• [Exercise instructions]
Wherever the string "vote" appears in the records, return the line that holds it.

• [Material supplied]
##########
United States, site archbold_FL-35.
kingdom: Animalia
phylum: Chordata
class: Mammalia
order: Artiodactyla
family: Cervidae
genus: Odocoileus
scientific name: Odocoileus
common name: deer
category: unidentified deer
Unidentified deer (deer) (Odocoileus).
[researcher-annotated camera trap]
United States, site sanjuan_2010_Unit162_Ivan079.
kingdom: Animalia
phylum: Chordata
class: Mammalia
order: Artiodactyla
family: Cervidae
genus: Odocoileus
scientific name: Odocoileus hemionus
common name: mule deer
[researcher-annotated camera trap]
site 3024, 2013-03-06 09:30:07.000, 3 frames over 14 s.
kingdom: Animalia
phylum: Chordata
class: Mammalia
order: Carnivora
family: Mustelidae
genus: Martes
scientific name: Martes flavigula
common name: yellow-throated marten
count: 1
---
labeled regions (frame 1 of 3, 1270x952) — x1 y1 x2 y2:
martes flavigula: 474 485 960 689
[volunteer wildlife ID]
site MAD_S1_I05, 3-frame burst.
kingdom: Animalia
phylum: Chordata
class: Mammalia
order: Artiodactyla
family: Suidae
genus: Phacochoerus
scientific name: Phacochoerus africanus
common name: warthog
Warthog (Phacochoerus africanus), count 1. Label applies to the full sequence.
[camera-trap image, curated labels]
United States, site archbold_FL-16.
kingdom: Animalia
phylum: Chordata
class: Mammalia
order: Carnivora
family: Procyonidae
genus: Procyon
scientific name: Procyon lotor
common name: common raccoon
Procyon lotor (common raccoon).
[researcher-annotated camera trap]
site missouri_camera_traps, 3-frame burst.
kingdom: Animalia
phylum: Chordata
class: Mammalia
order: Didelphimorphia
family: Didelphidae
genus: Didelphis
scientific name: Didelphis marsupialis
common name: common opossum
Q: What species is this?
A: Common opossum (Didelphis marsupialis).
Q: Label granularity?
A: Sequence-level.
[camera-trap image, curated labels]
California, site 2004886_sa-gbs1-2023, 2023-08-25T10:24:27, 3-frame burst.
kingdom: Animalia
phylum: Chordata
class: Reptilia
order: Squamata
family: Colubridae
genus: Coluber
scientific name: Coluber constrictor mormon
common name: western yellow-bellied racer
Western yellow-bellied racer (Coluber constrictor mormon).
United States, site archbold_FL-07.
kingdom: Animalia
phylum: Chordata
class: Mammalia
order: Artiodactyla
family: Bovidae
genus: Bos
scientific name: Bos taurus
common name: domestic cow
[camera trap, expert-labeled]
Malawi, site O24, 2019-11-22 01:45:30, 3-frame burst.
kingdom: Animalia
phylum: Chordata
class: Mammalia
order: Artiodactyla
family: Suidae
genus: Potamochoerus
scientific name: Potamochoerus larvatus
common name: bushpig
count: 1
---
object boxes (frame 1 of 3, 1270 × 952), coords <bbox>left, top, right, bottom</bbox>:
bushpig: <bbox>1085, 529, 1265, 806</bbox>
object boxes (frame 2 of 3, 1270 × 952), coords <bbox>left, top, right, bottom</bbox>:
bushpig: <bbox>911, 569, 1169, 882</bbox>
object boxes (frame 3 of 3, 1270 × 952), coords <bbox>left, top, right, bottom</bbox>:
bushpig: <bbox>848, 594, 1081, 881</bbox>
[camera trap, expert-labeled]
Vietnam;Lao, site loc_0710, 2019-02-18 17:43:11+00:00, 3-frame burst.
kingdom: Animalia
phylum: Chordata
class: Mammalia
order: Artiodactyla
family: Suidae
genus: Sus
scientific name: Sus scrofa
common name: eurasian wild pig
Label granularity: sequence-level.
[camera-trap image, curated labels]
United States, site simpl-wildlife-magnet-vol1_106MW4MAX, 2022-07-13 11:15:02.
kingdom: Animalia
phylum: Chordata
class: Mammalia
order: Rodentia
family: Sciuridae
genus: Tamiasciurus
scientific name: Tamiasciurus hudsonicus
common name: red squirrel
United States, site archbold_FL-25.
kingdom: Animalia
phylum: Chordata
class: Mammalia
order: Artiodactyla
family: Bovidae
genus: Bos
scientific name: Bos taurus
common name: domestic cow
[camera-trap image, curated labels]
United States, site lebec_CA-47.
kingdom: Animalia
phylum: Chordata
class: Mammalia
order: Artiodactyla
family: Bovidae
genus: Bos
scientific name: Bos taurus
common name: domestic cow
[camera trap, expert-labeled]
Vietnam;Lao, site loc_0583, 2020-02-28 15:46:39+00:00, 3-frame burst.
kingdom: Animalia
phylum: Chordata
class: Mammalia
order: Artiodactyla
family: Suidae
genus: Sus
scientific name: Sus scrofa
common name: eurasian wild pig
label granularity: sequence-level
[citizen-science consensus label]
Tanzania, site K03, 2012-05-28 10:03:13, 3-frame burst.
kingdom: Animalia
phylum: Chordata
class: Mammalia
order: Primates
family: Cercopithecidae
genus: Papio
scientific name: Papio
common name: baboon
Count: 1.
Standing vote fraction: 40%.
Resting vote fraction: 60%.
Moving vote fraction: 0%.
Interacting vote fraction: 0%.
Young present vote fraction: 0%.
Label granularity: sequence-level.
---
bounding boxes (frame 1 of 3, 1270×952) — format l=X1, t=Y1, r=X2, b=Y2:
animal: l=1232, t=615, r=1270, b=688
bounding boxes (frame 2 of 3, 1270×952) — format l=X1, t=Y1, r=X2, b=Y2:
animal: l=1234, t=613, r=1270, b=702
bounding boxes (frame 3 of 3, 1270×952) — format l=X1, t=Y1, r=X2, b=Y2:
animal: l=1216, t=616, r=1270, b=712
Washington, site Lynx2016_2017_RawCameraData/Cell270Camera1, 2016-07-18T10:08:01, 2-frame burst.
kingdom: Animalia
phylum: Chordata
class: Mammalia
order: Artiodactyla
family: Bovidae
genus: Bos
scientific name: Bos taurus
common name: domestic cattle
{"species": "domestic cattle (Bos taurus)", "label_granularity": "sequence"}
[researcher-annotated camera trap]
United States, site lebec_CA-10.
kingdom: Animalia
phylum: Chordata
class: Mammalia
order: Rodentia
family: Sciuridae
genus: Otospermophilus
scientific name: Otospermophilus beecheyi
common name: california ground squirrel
##########
• [Task result]
Standing vote fraction: 40%.
Resting vote fraction: 60%.
Moving vote fraction: 0%.
Interacting vote fraction: 0%.
Young present vote fraction: 0%.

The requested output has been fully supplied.